§ Page extract
Success would fulfil a long-running obsession to bolt a successful property business on to the UK operation – as News Corp has done with great success in Australia and the US – adding a cash cow to support its businesses operating in the increasingly under-pressure media world.

“This is a way for News Corp to protect its weakening news properties in the UK,” said one former executive. “Too many are loss-making or near loss-making businesses and they need a way to find growth and protect their UK news holdings.”

The Sun, which is still battling with the fallout of the phone-hacking scandal, lost £66m last year and its online audience dropped by 4 million.

And the group’s radio and television arm lost nearly £54m, mainly driven by the cost of running the rightwing news channel TalkTV, which has lost its lead TV presenter Piers Morgan and gone online-only amid low ratings.

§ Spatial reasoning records
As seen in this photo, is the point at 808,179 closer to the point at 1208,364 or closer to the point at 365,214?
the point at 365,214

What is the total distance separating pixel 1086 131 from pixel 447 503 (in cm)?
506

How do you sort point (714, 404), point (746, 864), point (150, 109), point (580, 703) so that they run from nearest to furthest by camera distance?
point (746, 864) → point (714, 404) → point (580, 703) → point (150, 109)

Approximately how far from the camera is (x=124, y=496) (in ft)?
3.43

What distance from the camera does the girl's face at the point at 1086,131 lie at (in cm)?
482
==
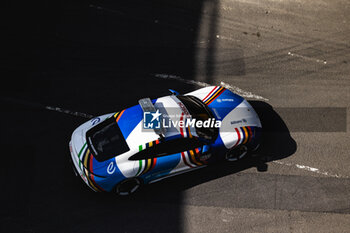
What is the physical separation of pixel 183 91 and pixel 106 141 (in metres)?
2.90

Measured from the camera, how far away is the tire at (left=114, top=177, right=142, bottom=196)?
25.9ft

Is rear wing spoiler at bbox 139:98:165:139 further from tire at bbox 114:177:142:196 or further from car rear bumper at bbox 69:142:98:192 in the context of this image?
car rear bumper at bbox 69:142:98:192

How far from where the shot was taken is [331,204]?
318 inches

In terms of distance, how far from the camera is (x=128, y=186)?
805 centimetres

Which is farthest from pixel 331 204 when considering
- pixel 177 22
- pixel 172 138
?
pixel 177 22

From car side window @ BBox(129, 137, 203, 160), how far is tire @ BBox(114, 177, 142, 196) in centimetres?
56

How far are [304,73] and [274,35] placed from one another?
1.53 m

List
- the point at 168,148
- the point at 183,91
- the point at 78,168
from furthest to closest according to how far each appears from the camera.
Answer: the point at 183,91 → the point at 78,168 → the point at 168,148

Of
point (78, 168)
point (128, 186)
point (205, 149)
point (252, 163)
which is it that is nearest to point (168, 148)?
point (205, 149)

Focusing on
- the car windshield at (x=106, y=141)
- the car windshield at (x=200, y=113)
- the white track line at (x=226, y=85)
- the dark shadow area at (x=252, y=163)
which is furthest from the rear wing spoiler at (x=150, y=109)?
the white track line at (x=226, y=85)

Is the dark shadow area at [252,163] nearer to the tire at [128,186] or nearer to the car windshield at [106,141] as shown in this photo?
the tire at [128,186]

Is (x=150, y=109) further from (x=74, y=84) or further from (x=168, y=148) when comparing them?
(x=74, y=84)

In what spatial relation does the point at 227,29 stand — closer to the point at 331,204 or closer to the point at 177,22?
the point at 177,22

§ Required tasks
1 – According to the text on News Corp's UK business, how much did The Sun lose last year?
2 – Quote the text on News Corp's UK business from "Success would fulfil" to "amid low ratings.".
The material above stands apart from the text on News Corp's UK business.

§ Solutions
1 – £66m

2 –
Success would fulfil a long-running obsession to bolt a successful property business on to the UK operation – as News Corp has done with great success in Australia and the US – adding a cash cow to support its businesses operating in the increasingly under-pressure media world.

“This is a way for News Corp to protect its weakening news properties in the UK,” said one former executive. “Too many are loss-making or near loss-making businesses and they need a way to find growth and protect their UK news holdings.”

The Sun, which is still battling with the fallout of the phone-hacking scandal, lost £66m last year and its online audience dropped by 4 million.

And the group’s radio and television arm lost nearly £54m, mainly driven by the cost of running the rightwing news channel TalkTV, which has lost its lead TV presenter Piers Morgan and gone online-only amid low ratings.